# Silver Mollies + Betta = ??



## MissMeg (Jan 14, 2010)

Would Silver Mollies be a good companion for a Betta in a 10 gal? If so, how many should I get? Thanks!

ETA - If I can't find silver's around here, I'm going to get Dalmation's. It would be the same for either, right?


----------



## FuulieQ (Jan 10, 2010)

As far as I hear, bad idea. Mollies are aggressive. I tried to put a goldfish with a group of female mollies once (on suggestion of pet store) and they killed it in ONE NIGHT.

Also, your avatar's pretty. C:


----------



## MissMeg (Jan 14, 2010)

Aww =( I really like the way Molly's look.
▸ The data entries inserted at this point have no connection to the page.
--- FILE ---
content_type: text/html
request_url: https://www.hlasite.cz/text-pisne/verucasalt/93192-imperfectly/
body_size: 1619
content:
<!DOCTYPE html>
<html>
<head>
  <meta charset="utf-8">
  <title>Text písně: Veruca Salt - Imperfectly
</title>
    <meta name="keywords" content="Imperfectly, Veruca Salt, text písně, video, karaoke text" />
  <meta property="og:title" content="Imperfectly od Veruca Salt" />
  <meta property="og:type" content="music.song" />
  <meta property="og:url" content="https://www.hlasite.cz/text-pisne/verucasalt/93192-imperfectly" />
Oh well, back to the drawing board LOL.

Thank you, I needed something to put up there until I get my Betta fish.


----------



## FuulieQ (Jan 10, 2010)

Mollies, have really cute dispositions, too, I wish I could keep some. :C

Betta Fish Bob has a thread right near this one on some possible tank companions that you may find useful.


----------



## frmrgrl87 (Jan 23, 2010)

I've heard that mollies are generally calm fish. I also read somewhere that mollies should not be kept with gold fish, the reason being that they love the taste of a goldfish's slime coat? Not sure about why they eat goldfish slime and not other fishs' coats. I have mollies in a community tank with tetras and danios and they have never acted agressive. I would be more worried about the betta being agressive towards a mollie than vice-versa.


----------



## Jupiter (Aug 30, 2009)

White clouds are very peaceful community fish. Neons are okay too. Some people have problems with them and bettas, while others don't. It mostly depends on your betta. I like Black Neons, myself.


----------



## Jayy (Dec 23, 2009)

mollies are really peaceful ,but they don't get along with bettas or goldfish


----------